FIG. 4.

Viral concatemeric DNA is not cleaved in the absence of pUL52. (A) Normal BJ-1 cells were infected with the parental virus RV-HG or the UL52 deletion virus RV-HG-ΔUL52, and complementing BJ-UL52-4 cells were infected with RV-HG-ΔUL52 at an MOI of 1. Cells were harvested on day 5 p.i., embedded in agarose, and treated with proteinase K. Then, the DNA was resolved by pulsed-field gel electrophoresis and analyzed by Southern blotting using a probe specific for the a-repeat region.
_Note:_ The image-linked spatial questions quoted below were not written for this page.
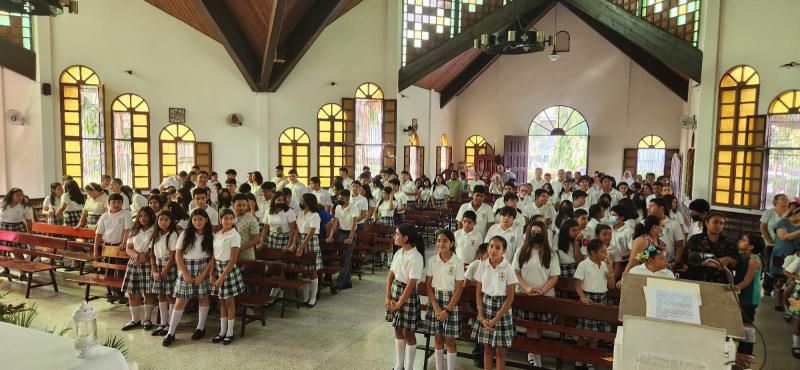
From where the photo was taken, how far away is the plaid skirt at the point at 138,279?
19.4ft

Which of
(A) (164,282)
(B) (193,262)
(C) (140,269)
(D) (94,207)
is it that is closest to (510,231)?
(B) (193,262)

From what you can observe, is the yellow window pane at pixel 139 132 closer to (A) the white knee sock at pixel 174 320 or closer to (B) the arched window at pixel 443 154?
(A) the white knee sock at pixel 174 320

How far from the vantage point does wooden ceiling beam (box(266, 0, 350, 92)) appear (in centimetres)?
1366

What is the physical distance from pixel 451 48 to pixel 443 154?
5.92 m

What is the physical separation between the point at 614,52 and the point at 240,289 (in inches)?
744

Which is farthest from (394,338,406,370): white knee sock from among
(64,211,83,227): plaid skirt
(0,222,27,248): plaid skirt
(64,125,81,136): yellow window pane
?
(64,125,81,136): yellow window pane

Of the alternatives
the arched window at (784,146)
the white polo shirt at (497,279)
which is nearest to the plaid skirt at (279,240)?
the white polo shirt at (497,279)

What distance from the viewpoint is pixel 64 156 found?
43.3ft

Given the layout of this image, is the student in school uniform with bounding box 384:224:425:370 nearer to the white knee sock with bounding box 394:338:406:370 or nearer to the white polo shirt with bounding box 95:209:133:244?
the white knee sock with bounding box 394:338:406:370

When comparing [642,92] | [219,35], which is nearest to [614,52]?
[642,92]

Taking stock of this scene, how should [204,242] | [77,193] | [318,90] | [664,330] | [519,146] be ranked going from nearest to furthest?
1. [664,330]
2. [204,242]
3. [77,193]
4. [318,90]
5. [519,146]

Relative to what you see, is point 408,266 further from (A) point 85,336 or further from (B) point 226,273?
(A) point 85,336

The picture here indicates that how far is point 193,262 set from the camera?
221 inches

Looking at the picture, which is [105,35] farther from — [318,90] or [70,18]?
[318,90]
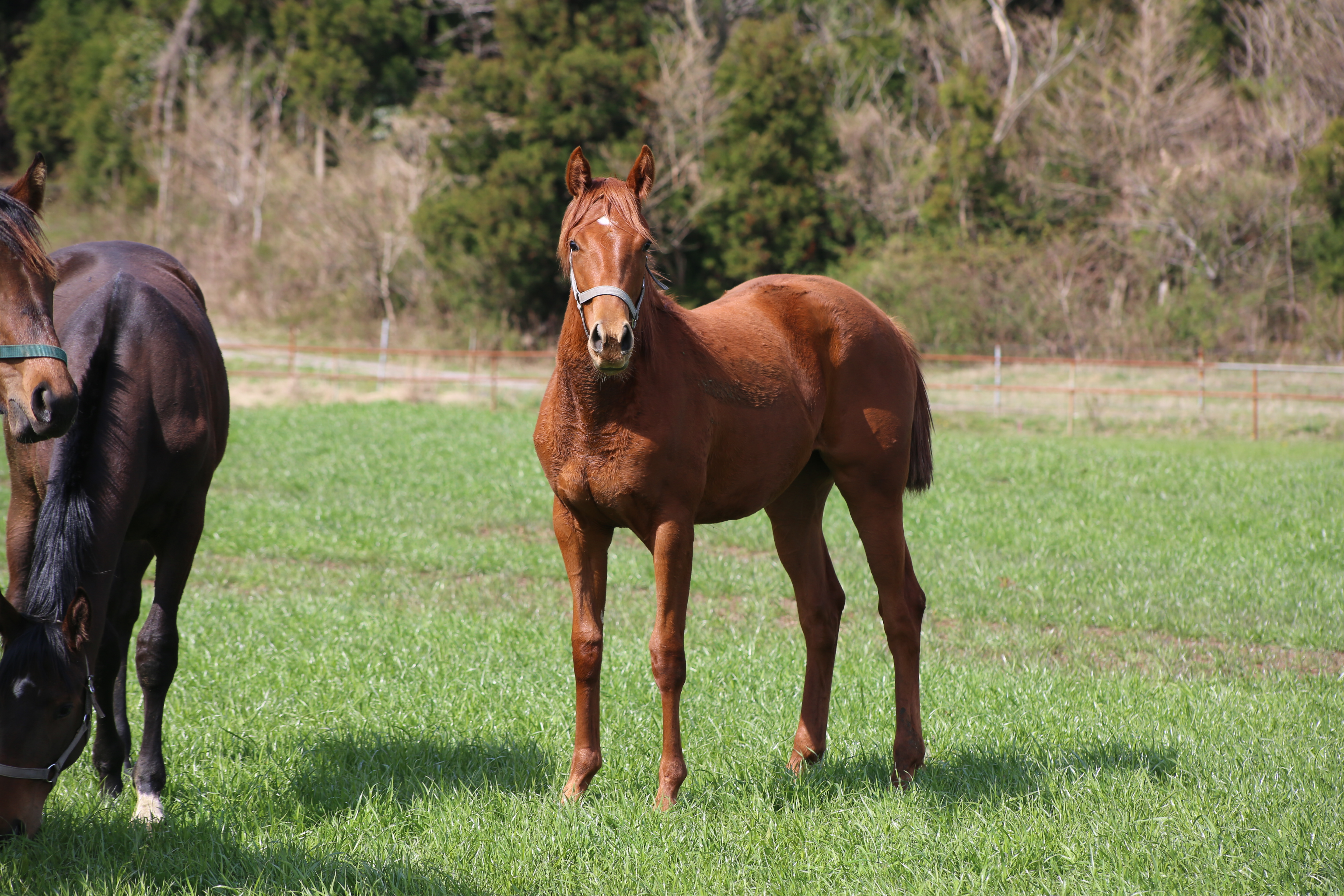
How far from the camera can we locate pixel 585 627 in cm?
348

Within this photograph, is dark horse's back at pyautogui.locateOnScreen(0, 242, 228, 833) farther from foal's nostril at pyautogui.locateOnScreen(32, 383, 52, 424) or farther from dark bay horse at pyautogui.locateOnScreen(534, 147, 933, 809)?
dark bay horse at pyautogui.locateOnScreen(534, 147, 933, 809)

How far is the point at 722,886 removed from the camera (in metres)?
2.93

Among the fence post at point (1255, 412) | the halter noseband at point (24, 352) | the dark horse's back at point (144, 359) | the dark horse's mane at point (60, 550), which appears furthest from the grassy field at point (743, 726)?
the fence post at point (1255, 412)

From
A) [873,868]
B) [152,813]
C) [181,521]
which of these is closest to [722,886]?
[873,868]

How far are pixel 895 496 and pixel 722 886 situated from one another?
171cm

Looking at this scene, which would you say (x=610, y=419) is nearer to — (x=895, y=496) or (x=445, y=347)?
(x=895, y=496)

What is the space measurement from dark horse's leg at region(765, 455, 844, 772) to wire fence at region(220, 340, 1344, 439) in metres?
15.5

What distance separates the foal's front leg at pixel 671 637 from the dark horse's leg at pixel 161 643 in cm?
176

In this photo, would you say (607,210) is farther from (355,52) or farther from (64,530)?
(355,52)

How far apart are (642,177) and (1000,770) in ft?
8.51

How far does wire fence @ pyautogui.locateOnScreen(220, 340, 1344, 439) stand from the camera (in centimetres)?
1878

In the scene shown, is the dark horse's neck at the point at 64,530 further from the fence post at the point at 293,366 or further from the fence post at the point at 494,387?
the fence post at the point at 293,366

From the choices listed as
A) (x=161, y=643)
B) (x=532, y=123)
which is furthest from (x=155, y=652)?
(x=532, y=123)

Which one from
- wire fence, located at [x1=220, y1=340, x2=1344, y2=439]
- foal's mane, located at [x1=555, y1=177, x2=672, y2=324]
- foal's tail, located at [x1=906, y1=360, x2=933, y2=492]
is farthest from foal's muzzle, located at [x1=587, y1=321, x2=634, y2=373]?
wire fence, located at [x1=220, y1=340, x2=1344, y2=439]
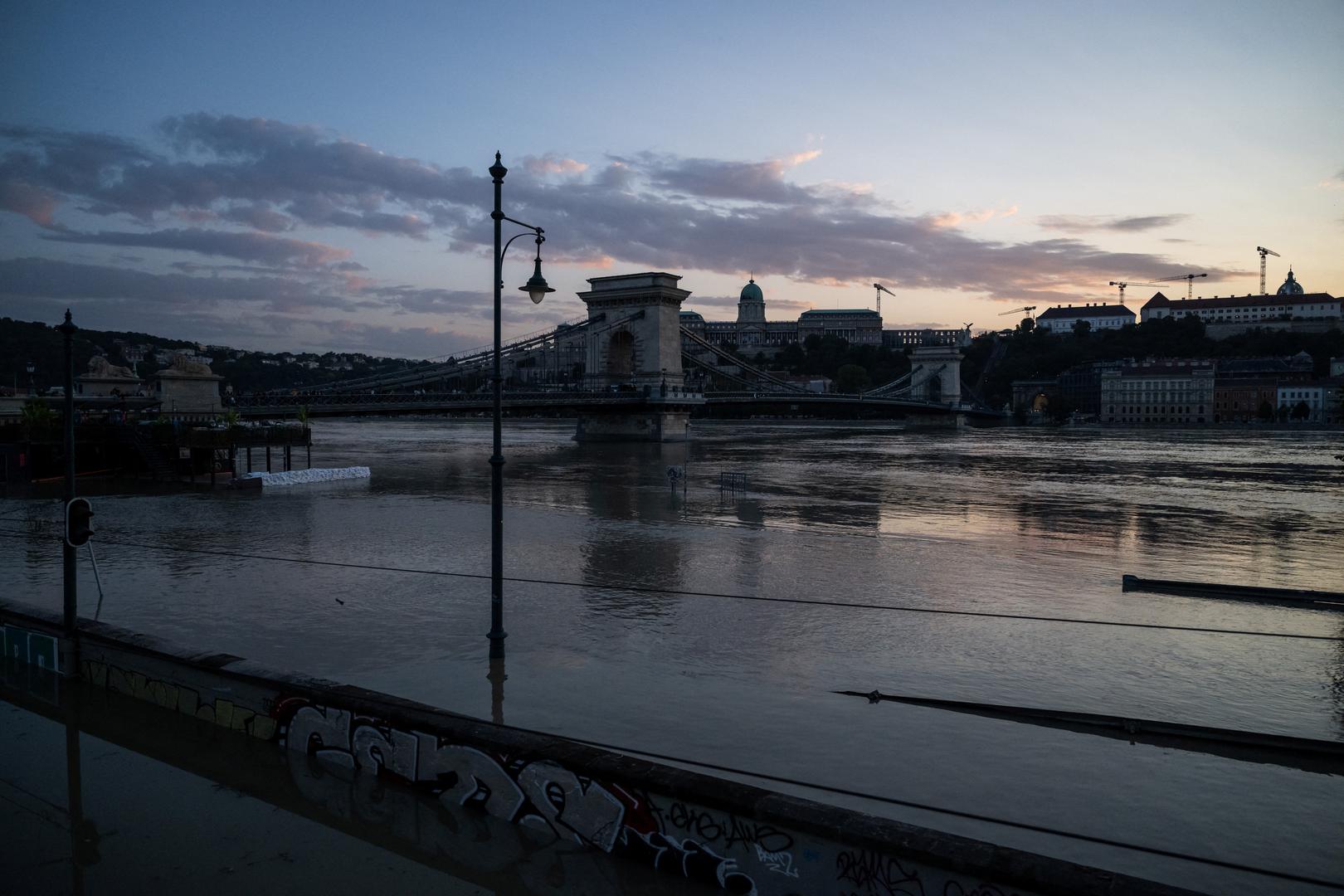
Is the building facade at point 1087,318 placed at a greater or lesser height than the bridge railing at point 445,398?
greater

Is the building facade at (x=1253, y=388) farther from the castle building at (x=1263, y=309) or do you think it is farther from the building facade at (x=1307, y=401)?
the castle building at (x=1263, y=309)

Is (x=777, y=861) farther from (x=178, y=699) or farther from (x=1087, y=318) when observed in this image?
(x=1087, y=318)

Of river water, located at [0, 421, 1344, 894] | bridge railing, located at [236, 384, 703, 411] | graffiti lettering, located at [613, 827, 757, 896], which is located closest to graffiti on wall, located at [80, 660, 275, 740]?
river water, located at [0, 421, 1344, 894]

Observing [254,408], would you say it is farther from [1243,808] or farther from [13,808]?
[1243,808]

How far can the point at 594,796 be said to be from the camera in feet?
19.0

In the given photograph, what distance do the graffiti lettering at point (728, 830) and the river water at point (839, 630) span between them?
130 cm

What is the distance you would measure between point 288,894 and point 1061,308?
203m

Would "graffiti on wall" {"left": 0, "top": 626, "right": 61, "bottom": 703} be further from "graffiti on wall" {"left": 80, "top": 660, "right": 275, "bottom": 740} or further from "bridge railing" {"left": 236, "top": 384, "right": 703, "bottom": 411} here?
"bridge railing" {"left": 236, "top": 384, "right": 703, "bottom": 411}

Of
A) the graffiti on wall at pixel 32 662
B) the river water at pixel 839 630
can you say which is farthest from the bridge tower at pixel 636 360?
the graffiti on wall at pixel 32 662

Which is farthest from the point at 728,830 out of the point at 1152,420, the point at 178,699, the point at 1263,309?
the point at 1263,309

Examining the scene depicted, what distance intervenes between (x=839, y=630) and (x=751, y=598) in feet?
6.63

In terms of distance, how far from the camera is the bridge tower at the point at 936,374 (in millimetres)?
117812

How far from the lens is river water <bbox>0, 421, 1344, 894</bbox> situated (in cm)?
661

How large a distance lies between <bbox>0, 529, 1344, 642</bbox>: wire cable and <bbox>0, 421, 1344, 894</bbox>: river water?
166 mm
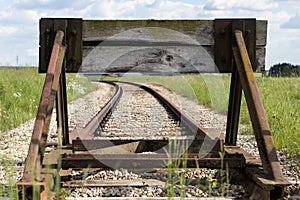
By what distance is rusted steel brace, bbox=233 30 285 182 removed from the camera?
3107mm

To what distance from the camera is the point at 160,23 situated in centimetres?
428

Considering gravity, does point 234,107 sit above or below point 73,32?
below

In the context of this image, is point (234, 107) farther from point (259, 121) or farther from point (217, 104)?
point (217, 104)

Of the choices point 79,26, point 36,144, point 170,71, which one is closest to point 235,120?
point 170,71

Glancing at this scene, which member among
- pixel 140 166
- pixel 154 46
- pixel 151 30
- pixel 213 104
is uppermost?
pixel 151 30

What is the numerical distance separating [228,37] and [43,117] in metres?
1.74

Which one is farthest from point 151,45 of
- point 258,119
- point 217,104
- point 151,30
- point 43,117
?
point 217,104

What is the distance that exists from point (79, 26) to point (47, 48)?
11.8 inches

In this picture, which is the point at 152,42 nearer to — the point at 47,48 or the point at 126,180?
the point at 47,48

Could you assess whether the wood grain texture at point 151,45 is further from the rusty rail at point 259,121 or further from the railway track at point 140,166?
the railway track at point 140,166

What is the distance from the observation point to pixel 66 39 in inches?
165

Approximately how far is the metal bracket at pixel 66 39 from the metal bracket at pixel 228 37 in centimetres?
A: 108

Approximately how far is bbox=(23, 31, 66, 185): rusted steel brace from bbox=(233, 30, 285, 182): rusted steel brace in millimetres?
1260

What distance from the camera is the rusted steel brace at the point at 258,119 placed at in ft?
10.2
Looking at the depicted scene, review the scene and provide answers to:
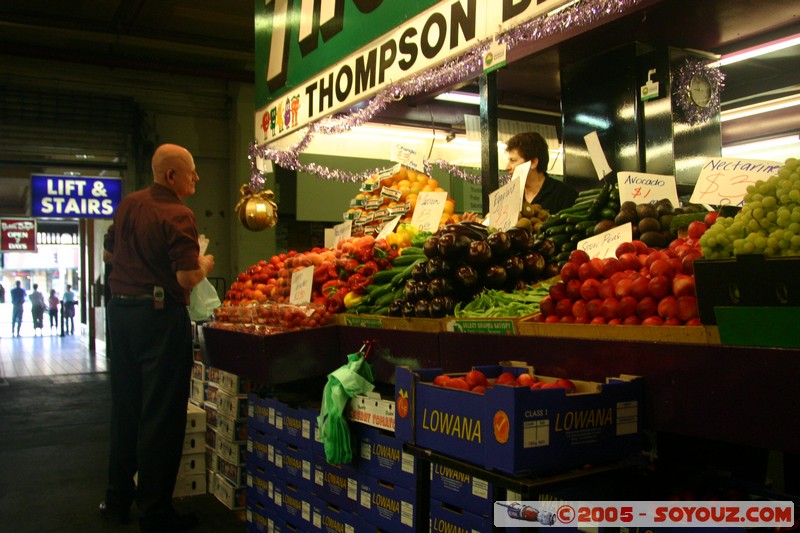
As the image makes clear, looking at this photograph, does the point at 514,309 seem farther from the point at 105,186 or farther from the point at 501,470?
the point at 105,186

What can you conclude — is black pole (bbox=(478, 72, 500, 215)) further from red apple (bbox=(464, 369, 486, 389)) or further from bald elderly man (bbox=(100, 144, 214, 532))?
red apple (bbox=(464, 369, 486, 389))

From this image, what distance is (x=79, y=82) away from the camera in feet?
28.2

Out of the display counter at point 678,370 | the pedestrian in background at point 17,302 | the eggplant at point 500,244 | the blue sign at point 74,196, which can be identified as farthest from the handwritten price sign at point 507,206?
the pedestrian in background at point 17,302

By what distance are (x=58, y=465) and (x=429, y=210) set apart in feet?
11.2

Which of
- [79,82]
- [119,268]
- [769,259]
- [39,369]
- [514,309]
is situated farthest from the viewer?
[39,369]

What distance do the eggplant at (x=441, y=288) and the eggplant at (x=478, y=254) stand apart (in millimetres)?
116

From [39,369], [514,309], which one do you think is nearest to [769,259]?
[514,309]

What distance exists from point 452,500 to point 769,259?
114 centimetres

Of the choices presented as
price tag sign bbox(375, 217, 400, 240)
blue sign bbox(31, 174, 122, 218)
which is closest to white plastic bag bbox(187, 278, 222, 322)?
price tag sign bbox(375, 217, 400, 240)

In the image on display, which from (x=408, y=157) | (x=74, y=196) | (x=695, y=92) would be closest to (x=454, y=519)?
(x=408, y=157)

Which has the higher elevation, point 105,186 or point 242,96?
point 242,96

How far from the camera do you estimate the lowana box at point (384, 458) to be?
239cm

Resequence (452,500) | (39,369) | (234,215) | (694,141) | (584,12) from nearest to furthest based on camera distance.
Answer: (452,500), (584,12), (694,141), (234,215), (39,369)

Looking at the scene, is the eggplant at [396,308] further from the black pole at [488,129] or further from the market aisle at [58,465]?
the market aisle at [58,465]
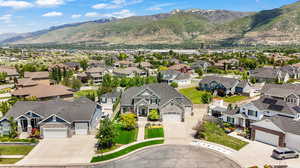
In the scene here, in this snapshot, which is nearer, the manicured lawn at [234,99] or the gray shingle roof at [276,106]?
the gray shingle roof at [276,106]

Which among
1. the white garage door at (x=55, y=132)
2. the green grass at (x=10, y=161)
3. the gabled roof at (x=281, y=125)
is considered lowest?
the green grass at (x=10, y=161)

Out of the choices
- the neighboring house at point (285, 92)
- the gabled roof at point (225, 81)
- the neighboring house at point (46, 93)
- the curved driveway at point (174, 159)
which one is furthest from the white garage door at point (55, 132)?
the gabled roof at point (225, 81)

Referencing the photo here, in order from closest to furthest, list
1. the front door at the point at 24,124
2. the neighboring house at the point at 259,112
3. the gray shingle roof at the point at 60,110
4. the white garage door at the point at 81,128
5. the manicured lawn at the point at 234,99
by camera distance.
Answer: the white garage door at the point at 81,128 < the gray shingle roof at the point at 60,110 < the front door at the point at 24,124 < the neighboring house at the point at 259,112 < the manicured lawn at the point at 234,99

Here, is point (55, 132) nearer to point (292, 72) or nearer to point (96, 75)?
point (96, 75)

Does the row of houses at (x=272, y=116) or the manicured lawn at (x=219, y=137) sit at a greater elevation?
the row of houses at (x=272, y=116)

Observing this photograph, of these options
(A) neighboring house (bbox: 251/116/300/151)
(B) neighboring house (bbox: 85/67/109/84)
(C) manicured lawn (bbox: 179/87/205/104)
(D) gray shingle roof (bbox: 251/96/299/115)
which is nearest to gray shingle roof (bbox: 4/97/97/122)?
(A) neighboring house (bbox: 251/116/300/151)

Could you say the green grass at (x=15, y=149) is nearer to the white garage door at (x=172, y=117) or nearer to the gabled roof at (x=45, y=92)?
the white garage door at (x=172, y=117)

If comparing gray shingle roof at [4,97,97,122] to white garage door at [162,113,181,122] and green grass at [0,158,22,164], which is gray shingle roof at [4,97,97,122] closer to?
green grass at [0,158,22,164]

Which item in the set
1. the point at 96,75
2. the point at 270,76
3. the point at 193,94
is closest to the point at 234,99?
the point at 193,94

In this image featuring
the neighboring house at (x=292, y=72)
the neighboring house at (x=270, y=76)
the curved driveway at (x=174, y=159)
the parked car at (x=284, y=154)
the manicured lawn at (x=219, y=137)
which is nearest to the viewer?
the curved driveway at (x=174, y=159)
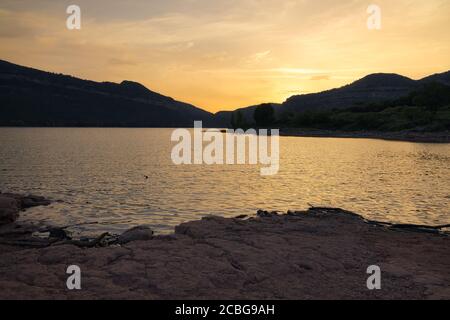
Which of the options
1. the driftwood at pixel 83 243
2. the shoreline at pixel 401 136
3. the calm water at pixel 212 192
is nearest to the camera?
the driftwood at pixel 83 243

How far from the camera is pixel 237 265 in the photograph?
14.0 m

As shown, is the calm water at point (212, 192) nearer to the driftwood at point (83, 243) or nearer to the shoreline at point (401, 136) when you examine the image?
the driftwood at point (83, 243)

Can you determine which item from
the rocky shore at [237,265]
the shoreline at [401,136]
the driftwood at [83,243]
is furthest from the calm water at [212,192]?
the shoreline at [401,136]

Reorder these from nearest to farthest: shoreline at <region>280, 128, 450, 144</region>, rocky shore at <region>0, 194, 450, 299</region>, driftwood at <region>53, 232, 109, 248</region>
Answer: rocky shore at <region>0, 194, 450, 299</region> < driftwood at <region>53, 232, 109, 248</region> < shoreline at <region>280, 128, 450, 144</region>

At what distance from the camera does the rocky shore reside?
38.3 ft

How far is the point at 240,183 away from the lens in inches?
1767

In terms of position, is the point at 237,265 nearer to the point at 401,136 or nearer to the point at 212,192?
the point at 212,192

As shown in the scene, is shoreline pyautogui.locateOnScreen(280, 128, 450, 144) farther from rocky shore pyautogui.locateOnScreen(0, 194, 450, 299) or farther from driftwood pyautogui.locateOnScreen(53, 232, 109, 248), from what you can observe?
driftwood pyautogui.locateOnScreen(53, 232, 109, 248)

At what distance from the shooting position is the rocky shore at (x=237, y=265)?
38.3 ft

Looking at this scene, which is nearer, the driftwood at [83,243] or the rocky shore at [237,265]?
the rocky shore at [237,265]

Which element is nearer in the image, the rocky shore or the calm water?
the rocky shore

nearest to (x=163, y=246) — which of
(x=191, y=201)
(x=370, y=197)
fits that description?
(x=191, y=201)

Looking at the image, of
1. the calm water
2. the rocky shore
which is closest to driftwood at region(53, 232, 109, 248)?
the rocky shore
The positions of size markers derived from λ DNA are indicated to the left. (B) Normal BJ-1 cells were infected with the parental virus RV-HG or with the RV-HG-ΔUL52 mutant at an MOI of 1.5 and total DNA was isolated 5 days p.i. The DNA was cut with HpaI, followed by gel electrophoresis and Southern blotting using a probe derived from the b-sequence. The schematic drawing depicts the localization of the hybridization probe (black bar) as well as the DNA fragments corresponding to the internal repeat (12.5 and 18.3 kbp) and the left genomic terminus (7.4 kbp), depending on the four isoforms of the HCMV genome. The illustration is not drawn to scale.